Children’s Colorado’s Senior Vice President and Chief Patient Experience and Access Officer Suzy Jaeger has been chosen as one of the 2021 Outstanding Women in Business by the Denver Business Journal. Jaeger, who has spent 29 of her 35 years in the healthcare profession at Children’s Colorado, was selected for not only her leadership during the transformational last year but throughout many historical milestones for the hospital.

A servant leader who works hard and credits her team

Jaeger has been part of and led a number of high-performing teams responsible for increasing the hospital’s ability to deliver extraordinary care and improving the experience of patients, families and physicians. “Suzy’s leadership style is that of a servant leader and she is quick to deflect credit for successes to her teams, which is one of the qualities that makes her such an effective leader,” said Jena Hausmann, president and CEO of Children’s Colorado. “But behind that humble approach is an incredibly talented and respected leader who is asked to guide some of our most difficult projects.”

For example, Jaeger was asked to help lead the most important and audacious project in the hospital’s 113-year history – the relocation from a cramped downtown facility to Children’s Colorado’s state-of-the-art, 1.4 million square-foot hospital on the Anschutz Medical Campus. Jaeger’s specific role was to reconceptualize and redesign the way outpatient services operate. Her work resulted in improved access to care, reduced wait times, clear and intuitive way-finding systems, increased and improved use of technology, and enhanced care coordination.

Commitment to positive patient experience

More recently, Jaeger’s role was expanded to formally include responsibility for patient/family experience. Among the initiatives she has championed and implemented are Children’s Colorado’s Child Life Services. That includes the addition of the Seacrest Studio that lets patients explore the creative realms of radio and television; a gaming/extended reality program that has been shown to reduce pain and anxiety while increasing socialization; the hospital’s therapy dog program; and an expansion of the arts therapy program. True to her leadership style, Jaeger has partnered closely with families through Children’s Colorado’s Family Advisory councils, affinity groups, and parent mentor program to help guide the hospital’s priorities.

Extraordinary COVID-19 response planning

When it became clear the impact COVID-19 would have on the community, Jaeger, along with SVP and Chief Nursing Executive Pat Givens, RN, PhD and Senior Vice President and Chief Clinical Officer Jerrod Milton, was identified to lead the hospital’s Incident Command effort. The Incident Command opened in March 2020 and ran for nearly a full year. As one of its three leaders, Jaeger had responsibility for reviewing internal and external data to gauge the current and forecasted impact of COVID-19, developing operational and staffing responses, and ensuring the safety of the hospital’s team members and patients.

The success of the Incident Command was extraordinary. For example, Jaeger and her colleagues established a Workforce Planning function that identified displaced or underutilized team members and redeployed them where needed.

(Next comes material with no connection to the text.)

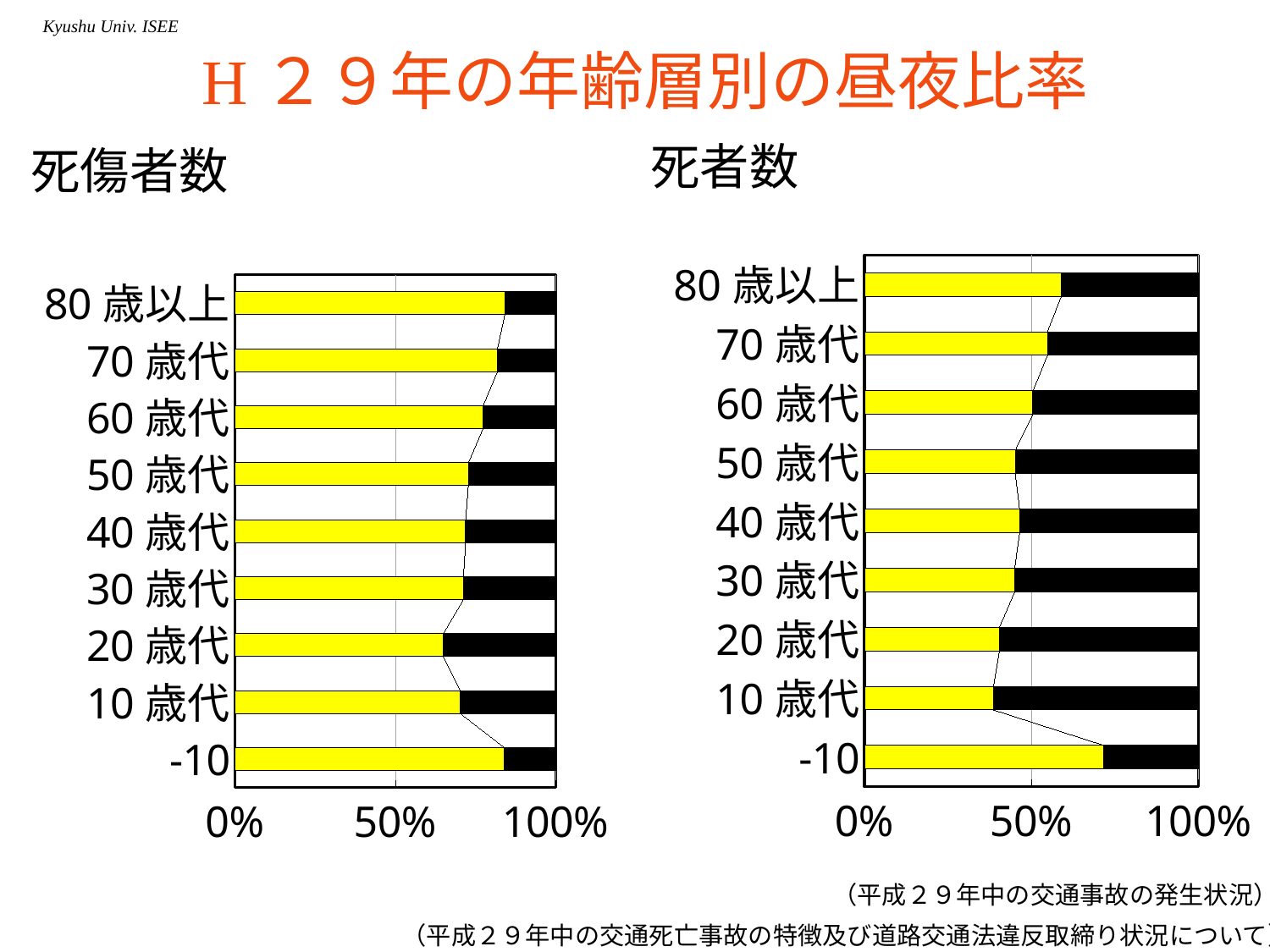
How many age categories are shown on the right chart titled 死者数? 9 On the right chart titled 死者数, which has the larger yellow segment, 80歳以上 or 10歳代? 80歳以上 On the right chart titled 死者数, is the yellow segment for 20歳代 greater or less than 50%? less How many age categories are shown on the left chart titled 死傷者数? 9 What kind of chart is the left chart titled 死傷者数? bar chart On the right chart titled 死者数, is the yellow segment for -10 greater or less than 50%? greater On the right chart titled 死者数, which age category has the largest yellow segment? -10 On the right chart titled 死者数, is the yellow segment for 10歳代 greater or less than 50%? less On the left chart titled 死傷者数, which has the larger yellow segment, 80歳以上 or 20歳代? 80歳以上 On the left chart titled 死傷者数, which age category has the smallest yellow segment? 20歳代 What is the title of the slide? H２９年の年齢層別の昼夜比率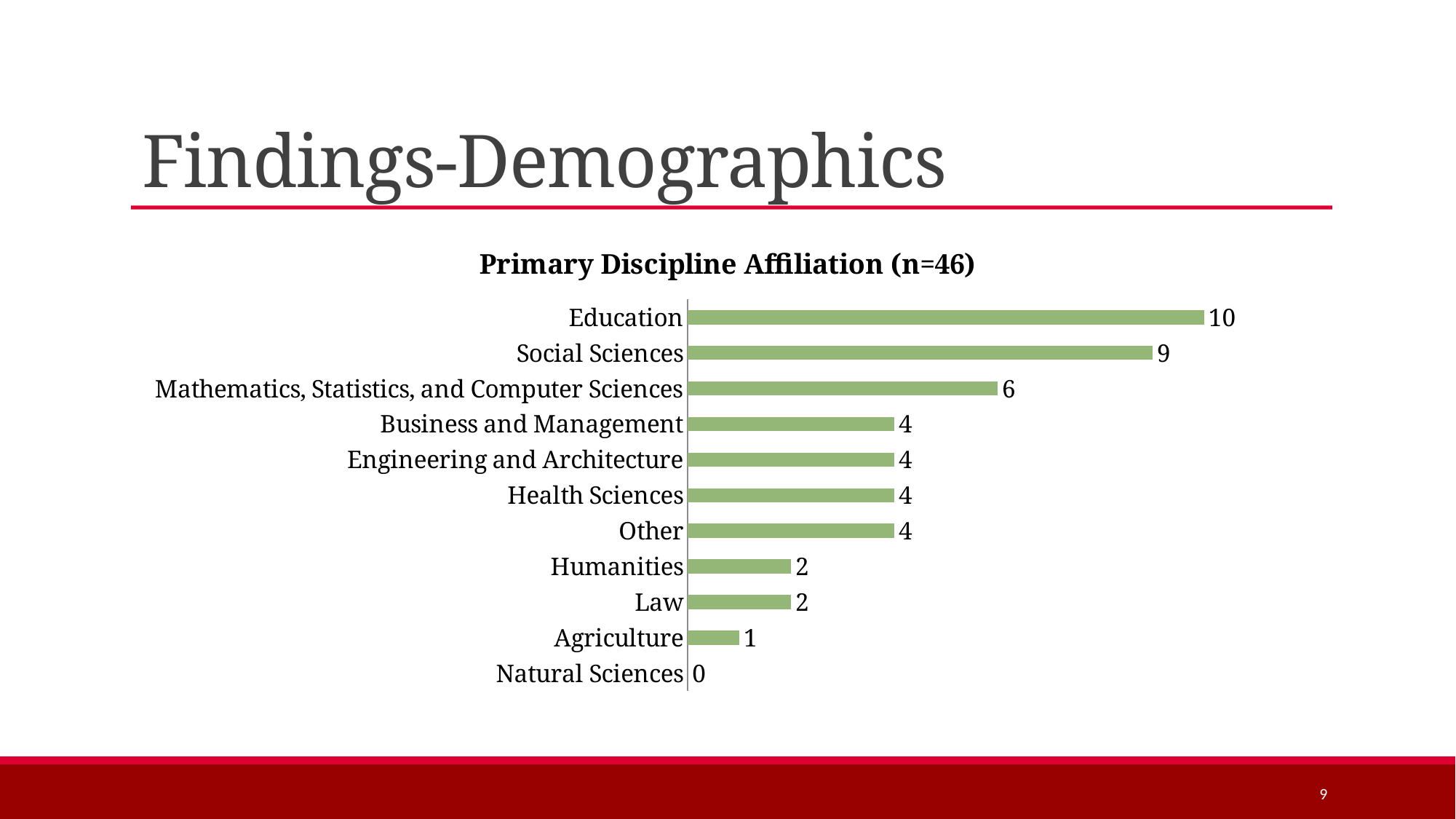
What is the title of the chart? Primary Discipline Affiliation (n=46) How many categories are shown in the chart? 11 Which category has the highest value? Education What is the difference between the values for Social Sciences and Humanities? 7 What is the value for Mathematics, Statistics, and Computer Sciences? 6 Which is larger, the value for Social Sciences or the value for Business and Management? Social Sciences Which category has the lowest value? Natural Sciences What is the value for Education? 10 What kind of chart is shown on the slide? Bar chart What is the difference between the values for Education and Social Sciences? 1 What is the value for Agriculture? 1 What is the value for Natural Sciences? 0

The result was that Children’s Colorado did not have any furloughs or layoffs at the hospital during the pandemic.

Pairing personal and professional experience to incorporate multiple perspectives

Jaeger counts herself fortunate for having experienced the pandemic through her youngest daughter’s eyes, as she became a new graduate nurse at Children’s Colorado in March of 2020 – right at the start of the pandemic. Additionally, Jaeger’s niece joined the behavioral health team at Children’s Colorado in the fall of 2020, and both still actively work at the hospital today.

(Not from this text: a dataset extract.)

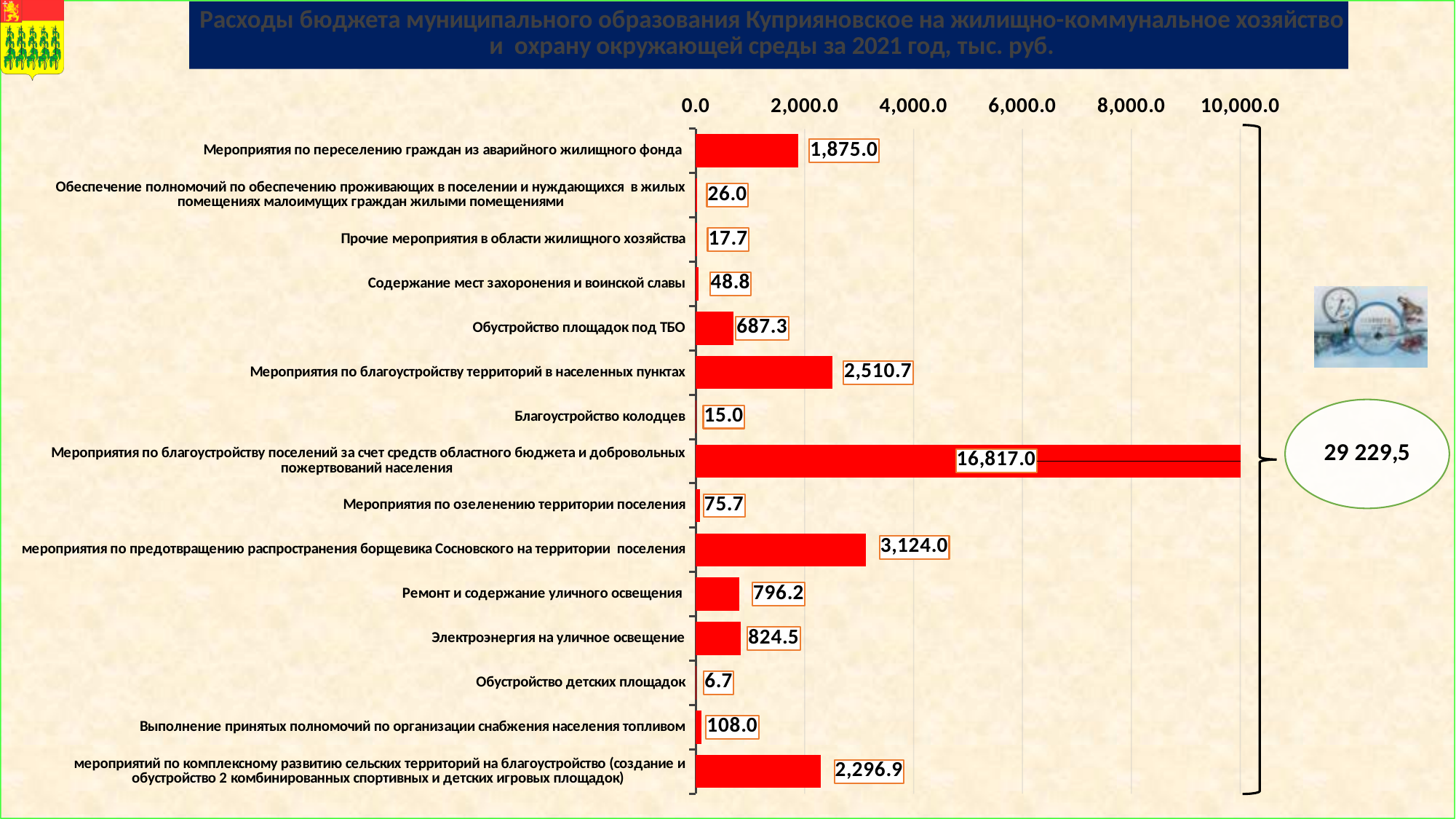
What total value is shown in the oval to the right of the chart? 29 229,5 What is the value for "Обустройство площадок под ТБО"? 687.3 Which is larger: "Мероприятия по благоустройству территорий в населенных пунктах" or "мероприятий по комплексному развитию сельских территорий на благоустройство"? Мероприятия по благоустройству территорий в населенных пунктах What is the difference between "Электроэнергия на уличное освещение" and "Ремонт и содержание уличного освещения"? 28.3 What type of chart is shown on the slide? bar chart Which category has the highest value? Мероприятия по благоустройству поселений за счет средств областного бюджета и добровольных пожертвований населения What is the difference between "мероприятия по предотвращению распространения борщевика Сосновского на территории поселения" and "Мероприятия по благоустройству территорий в населенных пунктах"? 613.3 What is the value for "Электроэнергия на уличное освещение"? 824.5 Which category has the lowest value? Обустройство детских площадок What is the value for "Мероприятия по переселению граждан из аварийного жилищного фонда"? 1,875.0 How many categories are plotted in the chart? 15 What is the value for "мероприятия по предотвращению распространения борщевика Сосновского на территории поселения"? 3,124.0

“Pairing what I learned through my leadership role with what I observed through the experiences of my family really led to a powerful experience this past year,” said Jaeger. “Today I better understand, respect and can respond to the needs and different perspectives of the families, team members and community providers that we serve. I will carry this experience forward into everything I do in the future.”